3. Improved Performance: Certain clusters are set up to perform lengthy computation tasks in parallel. Having more than one node concurrently work on a task may significantly improve the performance of the overall computation, provided that the gains surpass the overhead involved in task allocation and collating the results.
Now that we have reviewed some of the benefits of clustering, let's review some consideration for setting up effective clusters.
1. Cluster Type: The very first consideration to address is the type of cluster that we desire to set up - should it be an active-passive cluster or an active-active cluster? An active-passive cluster has only a single processing node and one or more standby nodes, one of which is designated as a fail-over for the primary (sometimes referred to as the hot standby). An active-passive cluster is generally targeted towards high-availability and failover, and it offers limited or no scalability. An active-active cluster is basically a cluster of peers and it offers true scalability, as well as high-availability and failover. An active-active cluster generally requires the synchronization of shared resources (data, session) across all the nodes in the cluster.
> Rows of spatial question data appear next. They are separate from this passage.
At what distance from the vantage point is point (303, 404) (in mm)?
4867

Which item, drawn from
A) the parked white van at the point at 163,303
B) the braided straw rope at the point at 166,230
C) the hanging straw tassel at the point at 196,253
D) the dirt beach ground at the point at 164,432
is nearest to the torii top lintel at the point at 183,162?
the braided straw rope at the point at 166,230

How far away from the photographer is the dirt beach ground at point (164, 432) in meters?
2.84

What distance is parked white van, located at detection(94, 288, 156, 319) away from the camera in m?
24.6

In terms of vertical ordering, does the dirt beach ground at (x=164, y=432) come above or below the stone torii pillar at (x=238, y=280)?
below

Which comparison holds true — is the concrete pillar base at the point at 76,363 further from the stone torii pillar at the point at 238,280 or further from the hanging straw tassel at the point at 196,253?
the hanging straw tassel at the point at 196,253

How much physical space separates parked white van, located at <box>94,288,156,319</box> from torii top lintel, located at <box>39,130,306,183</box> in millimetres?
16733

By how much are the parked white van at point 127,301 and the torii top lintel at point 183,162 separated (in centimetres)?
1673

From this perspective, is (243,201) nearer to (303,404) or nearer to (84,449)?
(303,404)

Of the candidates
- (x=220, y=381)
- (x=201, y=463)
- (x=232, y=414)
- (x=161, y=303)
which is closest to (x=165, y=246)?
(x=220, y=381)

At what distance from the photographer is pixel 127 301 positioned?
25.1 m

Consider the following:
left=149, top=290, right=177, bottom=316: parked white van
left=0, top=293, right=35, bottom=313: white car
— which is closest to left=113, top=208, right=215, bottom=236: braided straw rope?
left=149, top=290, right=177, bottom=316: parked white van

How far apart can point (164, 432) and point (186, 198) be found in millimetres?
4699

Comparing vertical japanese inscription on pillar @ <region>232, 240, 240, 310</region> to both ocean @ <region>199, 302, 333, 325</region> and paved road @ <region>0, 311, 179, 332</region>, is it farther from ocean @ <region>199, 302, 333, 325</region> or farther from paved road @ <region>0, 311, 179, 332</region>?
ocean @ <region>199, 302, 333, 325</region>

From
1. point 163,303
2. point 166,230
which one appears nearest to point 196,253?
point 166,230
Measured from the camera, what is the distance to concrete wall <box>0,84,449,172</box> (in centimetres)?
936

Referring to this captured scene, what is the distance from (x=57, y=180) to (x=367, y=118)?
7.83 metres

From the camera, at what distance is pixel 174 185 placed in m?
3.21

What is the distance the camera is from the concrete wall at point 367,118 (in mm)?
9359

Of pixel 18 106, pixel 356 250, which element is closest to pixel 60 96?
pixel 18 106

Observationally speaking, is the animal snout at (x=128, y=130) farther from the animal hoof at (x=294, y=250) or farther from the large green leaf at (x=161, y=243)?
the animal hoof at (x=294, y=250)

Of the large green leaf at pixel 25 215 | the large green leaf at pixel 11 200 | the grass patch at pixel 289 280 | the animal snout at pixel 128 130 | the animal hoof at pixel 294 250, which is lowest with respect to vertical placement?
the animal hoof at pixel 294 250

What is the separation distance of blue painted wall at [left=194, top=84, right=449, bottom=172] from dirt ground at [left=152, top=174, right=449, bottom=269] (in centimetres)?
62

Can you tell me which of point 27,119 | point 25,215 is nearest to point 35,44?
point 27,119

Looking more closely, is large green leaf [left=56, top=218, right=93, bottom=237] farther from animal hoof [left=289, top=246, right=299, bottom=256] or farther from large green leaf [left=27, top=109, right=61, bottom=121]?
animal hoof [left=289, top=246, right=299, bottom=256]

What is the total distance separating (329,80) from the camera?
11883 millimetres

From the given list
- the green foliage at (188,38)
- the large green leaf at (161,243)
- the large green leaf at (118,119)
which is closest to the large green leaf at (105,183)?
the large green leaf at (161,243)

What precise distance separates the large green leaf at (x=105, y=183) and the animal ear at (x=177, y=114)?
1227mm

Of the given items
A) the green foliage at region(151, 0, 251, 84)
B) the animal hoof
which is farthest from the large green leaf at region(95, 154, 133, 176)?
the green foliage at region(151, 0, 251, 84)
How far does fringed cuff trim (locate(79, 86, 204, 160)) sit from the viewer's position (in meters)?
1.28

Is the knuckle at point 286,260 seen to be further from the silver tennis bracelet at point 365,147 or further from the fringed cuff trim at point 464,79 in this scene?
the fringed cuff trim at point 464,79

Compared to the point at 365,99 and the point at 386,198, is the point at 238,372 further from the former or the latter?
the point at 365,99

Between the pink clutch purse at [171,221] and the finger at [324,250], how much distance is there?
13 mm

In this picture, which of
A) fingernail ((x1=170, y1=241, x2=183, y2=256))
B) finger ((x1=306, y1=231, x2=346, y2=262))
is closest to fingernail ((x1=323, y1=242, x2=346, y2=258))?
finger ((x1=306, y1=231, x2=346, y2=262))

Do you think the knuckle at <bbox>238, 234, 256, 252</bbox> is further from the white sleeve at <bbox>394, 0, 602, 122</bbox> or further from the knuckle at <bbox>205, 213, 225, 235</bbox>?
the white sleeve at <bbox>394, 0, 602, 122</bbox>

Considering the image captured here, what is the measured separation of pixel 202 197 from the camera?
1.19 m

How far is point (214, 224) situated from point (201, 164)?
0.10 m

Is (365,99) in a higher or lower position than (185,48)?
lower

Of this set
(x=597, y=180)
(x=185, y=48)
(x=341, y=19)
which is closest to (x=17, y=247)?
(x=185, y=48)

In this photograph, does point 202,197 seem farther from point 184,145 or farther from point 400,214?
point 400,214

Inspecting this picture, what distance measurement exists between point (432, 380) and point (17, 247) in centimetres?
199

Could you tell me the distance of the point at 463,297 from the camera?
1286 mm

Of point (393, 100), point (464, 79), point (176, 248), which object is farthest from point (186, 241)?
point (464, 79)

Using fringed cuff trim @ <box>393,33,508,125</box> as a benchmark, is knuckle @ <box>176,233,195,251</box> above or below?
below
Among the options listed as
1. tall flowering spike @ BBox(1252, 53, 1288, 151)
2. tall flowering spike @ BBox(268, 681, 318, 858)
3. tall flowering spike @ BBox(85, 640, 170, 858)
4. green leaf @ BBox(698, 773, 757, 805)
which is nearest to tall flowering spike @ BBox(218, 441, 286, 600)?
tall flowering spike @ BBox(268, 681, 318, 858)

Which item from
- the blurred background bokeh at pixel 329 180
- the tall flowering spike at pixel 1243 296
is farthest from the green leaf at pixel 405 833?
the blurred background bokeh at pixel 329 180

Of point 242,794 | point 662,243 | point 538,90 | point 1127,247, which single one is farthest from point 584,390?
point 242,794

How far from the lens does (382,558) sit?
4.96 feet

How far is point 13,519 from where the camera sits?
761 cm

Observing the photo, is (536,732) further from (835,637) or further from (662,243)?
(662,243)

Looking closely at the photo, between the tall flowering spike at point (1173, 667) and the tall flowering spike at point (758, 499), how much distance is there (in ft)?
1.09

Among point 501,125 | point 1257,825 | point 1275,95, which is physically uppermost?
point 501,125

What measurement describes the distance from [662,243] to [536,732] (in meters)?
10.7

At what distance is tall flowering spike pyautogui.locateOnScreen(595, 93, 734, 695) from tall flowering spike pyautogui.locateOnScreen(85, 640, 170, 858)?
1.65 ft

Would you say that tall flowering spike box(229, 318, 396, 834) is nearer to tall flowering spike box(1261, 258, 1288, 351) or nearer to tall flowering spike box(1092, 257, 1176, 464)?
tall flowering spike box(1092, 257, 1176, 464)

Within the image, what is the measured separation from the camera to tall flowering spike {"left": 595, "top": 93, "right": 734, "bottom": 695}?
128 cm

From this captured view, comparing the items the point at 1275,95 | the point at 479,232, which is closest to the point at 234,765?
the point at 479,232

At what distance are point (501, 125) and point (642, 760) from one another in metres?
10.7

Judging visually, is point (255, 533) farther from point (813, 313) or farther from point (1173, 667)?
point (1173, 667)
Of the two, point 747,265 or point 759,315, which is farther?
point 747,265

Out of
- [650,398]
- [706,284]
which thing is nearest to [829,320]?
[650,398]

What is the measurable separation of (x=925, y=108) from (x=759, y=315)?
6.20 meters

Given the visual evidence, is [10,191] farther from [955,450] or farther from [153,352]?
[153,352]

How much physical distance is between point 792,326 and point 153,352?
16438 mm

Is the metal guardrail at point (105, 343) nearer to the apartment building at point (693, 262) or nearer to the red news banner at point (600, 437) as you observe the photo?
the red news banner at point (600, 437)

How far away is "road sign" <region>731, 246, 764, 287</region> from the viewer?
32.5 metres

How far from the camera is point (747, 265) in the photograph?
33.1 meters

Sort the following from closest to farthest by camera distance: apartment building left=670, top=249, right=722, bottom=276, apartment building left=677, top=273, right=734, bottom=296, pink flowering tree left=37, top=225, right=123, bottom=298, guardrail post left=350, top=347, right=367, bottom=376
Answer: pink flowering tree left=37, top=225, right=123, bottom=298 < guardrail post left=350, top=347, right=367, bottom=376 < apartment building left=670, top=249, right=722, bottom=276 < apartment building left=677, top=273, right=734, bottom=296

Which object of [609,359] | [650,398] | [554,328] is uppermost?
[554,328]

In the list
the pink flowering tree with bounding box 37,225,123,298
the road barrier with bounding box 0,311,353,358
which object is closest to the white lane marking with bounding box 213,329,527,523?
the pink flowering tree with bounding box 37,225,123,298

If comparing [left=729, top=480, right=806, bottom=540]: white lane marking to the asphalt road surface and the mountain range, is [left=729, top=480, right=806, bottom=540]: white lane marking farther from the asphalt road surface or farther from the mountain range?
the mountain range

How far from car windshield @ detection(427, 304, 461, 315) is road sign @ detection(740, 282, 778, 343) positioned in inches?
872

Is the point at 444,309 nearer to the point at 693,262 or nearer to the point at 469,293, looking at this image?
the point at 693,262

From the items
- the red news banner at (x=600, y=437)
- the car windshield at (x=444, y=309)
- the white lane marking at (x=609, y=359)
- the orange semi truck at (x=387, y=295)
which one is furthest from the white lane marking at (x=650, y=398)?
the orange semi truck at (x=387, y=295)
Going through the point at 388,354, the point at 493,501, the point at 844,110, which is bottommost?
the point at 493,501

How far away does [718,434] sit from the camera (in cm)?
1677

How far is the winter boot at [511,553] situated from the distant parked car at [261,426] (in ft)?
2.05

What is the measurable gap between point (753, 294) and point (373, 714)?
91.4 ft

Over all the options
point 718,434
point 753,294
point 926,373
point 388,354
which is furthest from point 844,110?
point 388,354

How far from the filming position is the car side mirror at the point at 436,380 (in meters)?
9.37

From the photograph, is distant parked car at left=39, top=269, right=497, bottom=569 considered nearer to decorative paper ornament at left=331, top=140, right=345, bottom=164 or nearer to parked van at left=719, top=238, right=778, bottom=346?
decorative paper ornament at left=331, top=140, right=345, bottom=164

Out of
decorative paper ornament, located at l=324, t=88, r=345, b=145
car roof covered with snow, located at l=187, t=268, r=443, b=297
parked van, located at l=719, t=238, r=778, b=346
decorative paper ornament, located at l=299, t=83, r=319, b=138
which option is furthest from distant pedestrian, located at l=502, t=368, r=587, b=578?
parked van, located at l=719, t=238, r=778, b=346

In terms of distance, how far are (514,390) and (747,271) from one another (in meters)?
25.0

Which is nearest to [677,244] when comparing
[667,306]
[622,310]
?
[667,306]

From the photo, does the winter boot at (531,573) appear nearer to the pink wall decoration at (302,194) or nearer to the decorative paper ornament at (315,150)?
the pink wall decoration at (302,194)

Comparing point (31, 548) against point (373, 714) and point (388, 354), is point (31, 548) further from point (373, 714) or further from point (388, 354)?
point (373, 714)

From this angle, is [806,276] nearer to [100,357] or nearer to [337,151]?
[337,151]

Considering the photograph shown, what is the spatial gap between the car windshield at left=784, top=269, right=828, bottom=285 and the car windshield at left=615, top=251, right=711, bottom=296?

2. Load Balancing: A good load balancing mechanism of one of the most important tenets of an effective cluster. It is imperative to equally distribute the processing load on all the nodes in the cluster. While using an external load balancer, such as a commercial one from F5 or the free Apache mod_proxy_balancer, is a viable option, it adds up to the cost of the deployment. Good load balancers (F5) easily cost a couple of thousand dollars and even the free ones (mod_proxy_balancer) require an additional dedicated machine. Some low-end load balancers don’t do anything more than a round-robin on the client requests and they perform a shallow ping on the node, only checking for the availability of the node, not of the offered service. While external load balancers are a viable option in some cases (for thin browser-based clients), for other proprietary client cases, it is better to build the load balancing in the client. Implementing a load balancing algorithm in the proprietary client gives the opportunity to determine the real-time load on the cluster, via a connection set up (or handshake) phase.
3. Handling Shared Resources: Certain resources may need to be shared across the cluster; however, they may be node-specific by nature – such as data kept in local databases, user session data, and distributed task processing data. Synchronization of this data across the cluster involves certain data replication and distributed locking mechanisms. For a cluster to perform at optimal levels, the data replication and distributed locking algorithms need to be well designed.
4. Continuous Monitoring: A given node in the cluster should be aware of the state of the other nodes in the cluster. This may be achieved using a heartbeat mechanism, where periodic ping messages are exchanged between the various nodes in the cluster. In the event of a node being down, other members of the cluster may attempt to restart it and even temporarily redistribute the load of the failed node among them.
By meticulously handling these clustering considerations, we can hope to receive some of the tangible benefits of an effective clustering solution.